= Given task =
Reproduce the following records verbatim, keeping every line in its original order.

= Source data =
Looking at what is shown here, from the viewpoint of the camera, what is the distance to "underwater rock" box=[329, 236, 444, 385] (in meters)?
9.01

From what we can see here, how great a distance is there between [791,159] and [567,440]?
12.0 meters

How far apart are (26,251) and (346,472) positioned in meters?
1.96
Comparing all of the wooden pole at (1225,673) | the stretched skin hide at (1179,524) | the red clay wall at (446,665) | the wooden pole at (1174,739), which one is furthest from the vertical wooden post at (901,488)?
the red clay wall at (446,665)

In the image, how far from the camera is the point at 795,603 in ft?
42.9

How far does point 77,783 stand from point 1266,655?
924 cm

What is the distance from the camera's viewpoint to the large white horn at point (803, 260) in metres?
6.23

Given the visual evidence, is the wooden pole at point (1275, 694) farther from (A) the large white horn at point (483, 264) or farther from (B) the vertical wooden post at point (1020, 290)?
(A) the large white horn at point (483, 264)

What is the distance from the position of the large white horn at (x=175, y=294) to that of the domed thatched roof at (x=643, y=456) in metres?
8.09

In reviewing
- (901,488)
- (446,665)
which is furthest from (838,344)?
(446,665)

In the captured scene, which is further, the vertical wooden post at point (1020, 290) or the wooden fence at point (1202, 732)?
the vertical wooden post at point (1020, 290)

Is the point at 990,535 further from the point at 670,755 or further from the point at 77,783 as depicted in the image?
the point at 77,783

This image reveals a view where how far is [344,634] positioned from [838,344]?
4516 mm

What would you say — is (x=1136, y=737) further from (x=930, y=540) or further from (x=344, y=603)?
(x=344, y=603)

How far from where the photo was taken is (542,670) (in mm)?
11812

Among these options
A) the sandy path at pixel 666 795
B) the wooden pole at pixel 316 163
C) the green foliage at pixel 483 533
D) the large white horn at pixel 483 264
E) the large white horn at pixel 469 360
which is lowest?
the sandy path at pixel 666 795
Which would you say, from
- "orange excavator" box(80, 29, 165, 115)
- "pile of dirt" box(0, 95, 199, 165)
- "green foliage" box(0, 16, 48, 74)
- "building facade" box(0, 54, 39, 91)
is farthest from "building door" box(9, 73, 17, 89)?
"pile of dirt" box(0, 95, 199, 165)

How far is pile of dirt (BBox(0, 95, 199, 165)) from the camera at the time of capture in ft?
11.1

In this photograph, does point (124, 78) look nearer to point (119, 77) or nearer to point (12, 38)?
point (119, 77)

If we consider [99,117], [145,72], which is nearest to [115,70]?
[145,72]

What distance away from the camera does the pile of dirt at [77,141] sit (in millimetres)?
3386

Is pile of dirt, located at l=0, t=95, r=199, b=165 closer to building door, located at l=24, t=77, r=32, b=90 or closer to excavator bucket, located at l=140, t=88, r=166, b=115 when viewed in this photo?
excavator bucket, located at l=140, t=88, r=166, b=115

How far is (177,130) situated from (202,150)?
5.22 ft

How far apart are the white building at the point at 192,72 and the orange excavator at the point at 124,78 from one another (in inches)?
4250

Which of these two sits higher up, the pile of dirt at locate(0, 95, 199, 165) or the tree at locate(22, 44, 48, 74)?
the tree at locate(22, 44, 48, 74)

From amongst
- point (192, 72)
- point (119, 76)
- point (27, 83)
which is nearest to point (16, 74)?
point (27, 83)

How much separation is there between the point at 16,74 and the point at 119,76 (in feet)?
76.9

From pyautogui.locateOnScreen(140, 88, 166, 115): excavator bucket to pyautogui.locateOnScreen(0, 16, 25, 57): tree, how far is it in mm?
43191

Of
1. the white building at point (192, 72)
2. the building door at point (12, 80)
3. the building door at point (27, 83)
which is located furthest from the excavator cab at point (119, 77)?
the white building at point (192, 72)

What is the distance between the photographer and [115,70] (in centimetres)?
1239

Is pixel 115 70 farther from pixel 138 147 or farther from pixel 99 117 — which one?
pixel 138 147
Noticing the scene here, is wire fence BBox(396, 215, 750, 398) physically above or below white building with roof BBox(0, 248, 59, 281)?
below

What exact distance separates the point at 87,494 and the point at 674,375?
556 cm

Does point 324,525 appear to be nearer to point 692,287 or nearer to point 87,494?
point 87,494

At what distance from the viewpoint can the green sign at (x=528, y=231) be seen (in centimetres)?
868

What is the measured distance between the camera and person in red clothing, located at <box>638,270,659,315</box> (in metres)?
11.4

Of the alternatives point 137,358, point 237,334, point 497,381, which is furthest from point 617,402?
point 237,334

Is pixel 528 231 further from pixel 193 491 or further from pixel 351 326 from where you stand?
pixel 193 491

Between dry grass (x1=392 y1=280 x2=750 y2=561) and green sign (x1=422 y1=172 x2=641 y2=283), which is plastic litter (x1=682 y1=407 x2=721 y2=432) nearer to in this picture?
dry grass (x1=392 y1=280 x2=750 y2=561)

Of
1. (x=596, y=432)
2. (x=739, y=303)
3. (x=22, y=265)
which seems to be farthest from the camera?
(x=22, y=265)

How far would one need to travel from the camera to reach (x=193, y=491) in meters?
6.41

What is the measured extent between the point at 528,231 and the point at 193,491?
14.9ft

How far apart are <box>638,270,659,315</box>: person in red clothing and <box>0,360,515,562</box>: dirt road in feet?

= Answer below =
Looking at what is shown here, from the viewpoint of the camera, what is the distance to "underwater rock" box=[329, 236, 444, 385] (in meters)?
9.01

From what we can see here, how great a distance is there between [791,159] and [567,440]?
12.0 meters

How far apart are (26,251) and (346,472) positioned in meters?
1.96
Comparing all of the wooden pole at (1225,673) | the stretched skin hide at (1179,524) | the red clay wall at (446,665) | the wooden pole at (1174,739), which one is furthest from the vertical wooden post at (901,488)?
the red clay wall at (446,665)

In the image, how far from the camera is the point at 795,603 in ft?
42.9

How far does point 77,783 stand from point 1266,655?
924 cm

What is the distance from the camera's viewpoint to the large white horn at point (803, 260) in metres?
6.23

Given the visual evidence, is the wooden pole at point (1275, 694) farther from (A) the large white horn at point (483, 264) or farther from (B) the vertical wooden post at point (1020, 290)?
(A) the large white horn at point (483, 264)

What is the distance from the position of the large white horn at (x=175, y=294) to that of the domed thatched roof at (x=643, y=456) in metres?
8.09

In reviewing
- (901,488)
- (446,665)
which is furthest from (838,344)?
(446,665)

In the captured scene, which is further, the vertical wooden post at point (1020, 290) or the wooden fence at point (1202, 732)?
the vertical wooden post at point (1020, 290)

Is the point at 990,535 further from the point at 670,755 or further from the point at 77,783 as depicted in the image?
the point at 77,783

This image reveals a view where how far is [344,634] positioned from [838,344]?
4516 mm

What would you say — is (x=1136, y=737) further from (x=930, y=540) or further from (x=344, y=603)?
(x=344, y=603)

How far from where the photo was taken is (542,670) (in mm)?
11812

Among these options
A) the sandy path at pixel 666 795
B) the wooden pole at pixel 316 163
C) the green foliage at pixel 483 533
D) the large white horn at pixel 483 264
E) the large white horn at pixel 469 360
which is lowest?
the sandy path at pixel 666 795
Which would you say, from
- "orange excavator" box(80, 29, 165, 115)
- "pile of dirt" box(0, 95, 199, 165)
- "green foliage" box(0, 16, 48, 74)
- "building facade" box(0, 54, 39, 91)
is farthest from "building door" box(9, 73, 17, 89)?
"pile of dirt" box(0, 95, 199, 165)

How far is pile of dirt (BBox(0, 95, 199, 165)) from the camera at the time of capture in ft?
11.1

In this photograph, does point (124, 78) look nearer to point (119, 77) or nearer to point (12, 38)?
point (119, 77)

If we consider [99,117], [145,72], which is nearest to [115,70]?
[145,72]

What distance away from the camera does the pile of dirt at [77,141] sit (in millimetres)?
3386

Is pile of dirt, located at l=0, t=95, r=199, b=165 closer to building door, located at l=24, t=77, r=32, b=90 or closer to excavator bucket, located at l=140, t=88, r=166, b=115 when viewed in this photo?
excavator bucket, located at l=140, t=88, r=166, b=115

How far is (177,130) situated from (202,150)?
5.22 ft

How far apart are the white building at the point at 192,72 and the orange excavator at the point at 124,78 from one another (in inches)?
4250

Which of these two sits higher up, the pile of dirt at locate(0, 95, 199, 165) or the tree at locate(22, 44, 48, 74)?
the tree at locate(22, 44, 48, 74)

From amongst
- point (192, 72)
- point (119, 76)
- point (27, 83)
which is nearest to point (16, 74)?
point (27, 83)

How much separation is there between the point at 16,74 and the point at 119,76 (in feet)?
76.9

From pyautogui.locateOnScreen(140, 88, 166, 115): excavator bucket to pyautogui.locateOnScreen(0, 16, 25, 57): tree, how far is it in mm?
43191

Of
1. the white building at point (192, 72)
2. the building door at point (12, 80)
3. the building door at point (27, 83)
which is located furthest from the excavator cab at point (119, 77)?
the white building at point (192, 72)

What is the distance between the photographer and [115,70] (in centimetres)?
1239

Is pixel 115 70 farther from pixel 138 147 or farther from pixel 99 117 — which one?
pixel 138 147
Noticing the scene here, is wire fence BBox(396, 215, 750, 398) physically above or below white building with roof BBox(0, 248, 59, 281)?
below

What exact distance separates the point at 87,494 and the point at 674,375?
556 cm

Does point 324,525 appear to be nearer to point 692,287 or nearer to point 87,494?
point 87,494

At what distance from the viewpoint can the green sign at (x=528, y=231) be seen (in centimetres)?
868

What is the measured distance between the camera and person in red clothing, located at <box>638,270,659,315</box> (in metres)?
11.4

Of the alternatives point 137,358, point 237,334, point 497,381, which is furthest from point 617,402?
point 237,334

Is pixel 528 231 further from pixel 193 491 or further from pixel 351 326 from where you stand?
pixel 193 491

Between dry grass (x1=392 y1=280 x2=750 y2=561) and green sign (x1=422 y1=172 x2=641 y2=283), which is plastic litter (x1=682 y1=407 x2=721 y2=432) nearer to in this picture?
dry grass (x1=392 y1=280 x2=750 y2=561)

Of
1. (x=596, y=432)
2. (x=739, y=303)
3. (x=22, y=265)
which seems to be farthest from the camera?
(x=22, y=265)

How far would one need to travel from the camera to reach (x=193, y=491) in meters?
6.41

What is the measured extent between the point at 528,231 and the point at 193,491?
14.9ft

How far apart are <box>638,270,659,315</box>: person in red clothing and <box>0,360,515,562</box>: dirt road in feet?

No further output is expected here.